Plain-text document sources
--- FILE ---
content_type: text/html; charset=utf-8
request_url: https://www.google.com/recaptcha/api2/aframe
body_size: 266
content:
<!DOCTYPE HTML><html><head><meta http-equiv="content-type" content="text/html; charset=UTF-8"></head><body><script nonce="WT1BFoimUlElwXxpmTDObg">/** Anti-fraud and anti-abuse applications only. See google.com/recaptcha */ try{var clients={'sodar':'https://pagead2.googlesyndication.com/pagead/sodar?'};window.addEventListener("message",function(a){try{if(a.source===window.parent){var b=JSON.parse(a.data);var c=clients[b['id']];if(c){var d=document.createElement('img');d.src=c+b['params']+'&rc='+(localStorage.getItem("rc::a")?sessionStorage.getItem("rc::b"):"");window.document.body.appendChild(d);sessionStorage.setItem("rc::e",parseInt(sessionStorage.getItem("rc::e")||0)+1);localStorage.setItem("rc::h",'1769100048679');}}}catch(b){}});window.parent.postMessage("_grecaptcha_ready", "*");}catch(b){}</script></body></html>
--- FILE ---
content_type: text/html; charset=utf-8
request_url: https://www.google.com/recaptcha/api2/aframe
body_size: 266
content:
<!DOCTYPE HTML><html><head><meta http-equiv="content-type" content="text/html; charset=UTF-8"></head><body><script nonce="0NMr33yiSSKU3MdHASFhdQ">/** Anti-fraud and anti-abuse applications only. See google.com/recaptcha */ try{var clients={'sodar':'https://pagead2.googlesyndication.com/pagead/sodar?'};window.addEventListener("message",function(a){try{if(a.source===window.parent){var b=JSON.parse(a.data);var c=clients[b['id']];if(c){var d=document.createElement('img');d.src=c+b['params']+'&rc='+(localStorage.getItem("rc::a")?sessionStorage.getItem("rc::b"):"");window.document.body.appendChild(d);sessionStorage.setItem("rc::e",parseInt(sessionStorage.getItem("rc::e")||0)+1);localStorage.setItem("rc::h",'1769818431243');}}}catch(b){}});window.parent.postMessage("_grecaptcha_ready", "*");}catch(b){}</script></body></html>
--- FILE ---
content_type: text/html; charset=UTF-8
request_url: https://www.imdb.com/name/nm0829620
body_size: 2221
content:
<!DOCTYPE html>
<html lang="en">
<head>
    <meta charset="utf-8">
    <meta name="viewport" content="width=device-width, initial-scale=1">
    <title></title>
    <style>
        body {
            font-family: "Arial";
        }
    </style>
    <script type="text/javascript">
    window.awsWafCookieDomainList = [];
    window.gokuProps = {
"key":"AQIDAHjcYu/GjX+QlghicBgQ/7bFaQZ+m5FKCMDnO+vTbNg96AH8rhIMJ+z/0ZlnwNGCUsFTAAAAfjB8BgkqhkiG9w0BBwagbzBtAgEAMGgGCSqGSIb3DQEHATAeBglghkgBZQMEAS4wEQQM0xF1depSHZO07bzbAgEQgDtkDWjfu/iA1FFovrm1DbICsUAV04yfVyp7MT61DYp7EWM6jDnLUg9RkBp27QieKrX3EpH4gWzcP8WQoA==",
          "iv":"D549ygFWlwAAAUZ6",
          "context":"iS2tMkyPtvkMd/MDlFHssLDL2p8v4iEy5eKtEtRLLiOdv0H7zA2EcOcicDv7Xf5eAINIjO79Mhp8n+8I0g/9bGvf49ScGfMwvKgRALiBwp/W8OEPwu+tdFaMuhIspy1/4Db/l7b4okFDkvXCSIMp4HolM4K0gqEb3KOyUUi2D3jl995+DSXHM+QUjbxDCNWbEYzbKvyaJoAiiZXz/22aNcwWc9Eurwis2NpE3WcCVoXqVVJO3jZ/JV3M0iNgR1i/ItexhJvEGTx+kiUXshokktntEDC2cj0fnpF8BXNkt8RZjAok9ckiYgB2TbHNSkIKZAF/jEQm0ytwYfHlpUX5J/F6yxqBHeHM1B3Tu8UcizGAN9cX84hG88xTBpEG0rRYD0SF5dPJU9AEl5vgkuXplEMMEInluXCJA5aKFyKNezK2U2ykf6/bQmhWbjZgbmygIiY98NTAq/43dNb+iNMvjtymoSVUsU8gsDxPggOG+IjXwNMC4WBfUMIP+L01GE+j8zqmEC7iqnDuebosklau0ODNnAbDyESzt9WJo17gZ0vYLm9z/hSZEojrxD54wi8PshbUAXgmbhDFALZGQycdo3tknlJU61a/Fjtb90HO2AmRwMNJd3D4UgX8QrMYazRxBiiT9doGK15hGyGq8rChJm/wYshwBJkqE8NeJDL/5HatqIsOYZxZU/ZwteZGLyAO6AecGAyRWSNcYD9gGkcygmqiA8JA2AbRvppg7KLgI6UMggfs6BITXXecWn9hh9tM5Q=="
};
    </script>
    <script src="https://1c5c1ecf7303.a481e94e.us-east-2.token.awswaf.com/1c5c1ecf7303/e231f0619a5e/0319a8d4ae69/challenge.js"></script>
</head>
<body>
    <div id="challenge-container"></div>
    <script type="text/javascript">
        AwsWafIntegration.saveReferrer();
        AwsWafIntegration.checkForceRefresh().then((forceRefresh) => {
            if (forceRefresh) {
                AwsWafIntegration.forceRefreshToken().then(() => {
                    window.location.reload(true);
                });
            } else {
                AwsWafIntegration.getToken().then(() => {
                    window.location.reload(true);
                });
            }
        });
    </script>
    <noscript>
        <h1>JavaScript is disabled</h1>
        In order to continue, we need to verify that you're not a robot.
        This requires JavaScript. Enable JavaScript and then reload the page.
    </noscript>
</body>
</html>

> _WHAT YOU ARE ASKED TO DO_
For each line of the entries that includes "parse", show that line.

> _TASK RESPONSE_
<!DOCTYPE HTML><html><head><meta http-equiv="content-type" content="text/html; charset=UTF-8"></head><body><script nonce="WT1BFoimUlElwXxpmTDObg">/** Anti-fraud and anti-abuse applications only. See google.com/recaptcha */ try{var clients={'sodar':'https://pagead2.googlesyndication.com/pagead/sodar?'};window.addEventListener("message",function(a){try{if(a.source===window.parent){var b=JSON.parse(a.data);var c=clients[b['id']];if(c){var d=document.createElement('img');d.src=c+b['params']+'&rc='+(localStorage.getItem("rc::a")?sessionStorage.getItem("rc::b"):"");window.document.body.appendChild(d);sessionStorage.setItem("rc::e",parseInt(sessionStorage.getItem("rc::e")||0)+1);localStorage.setItem("rc::h",'1769100048679');}}}catch(b){}});window.parent.postMessage("_grecaptcha_ready", "*");}catch(b){}</script></body></html>
<!DOCTYPE HTML><html><head><meta http-equiv="content-type" content="text/html; charset=UTF-8"></head><body><script nonce="0NMr33yiSSKU3MdHASFhdQ">/** Anti-fraud and anti-abuse applications only. See google.com/recaptcha */ try{var clients={'sodar':'https://pagead2.googlesyndication.com/pagead/sodar?'};window.addEventListener("message",function(a){try{if(a.source===window.parent){var b=JSON.parse(a.data);var c=clients[b['id']];if(c){var d=document.createElement('img');d.src=c+b['params']+'&rc='+(localStorage.getItem("rc::a")?sessionStorage.getItem("rc::b"):"");window.document.body.appendChild(d);sessionStorage.setItem("rc::e",parseInt(sessionStorage.getItem("rc::e")||0)+1);localStorage.setItem("rc::h",'1769818431243');}}}catch(b){}});window.parent.postMessage("_grecaptcha_ready", "*");}catch(b){}</script></body></html>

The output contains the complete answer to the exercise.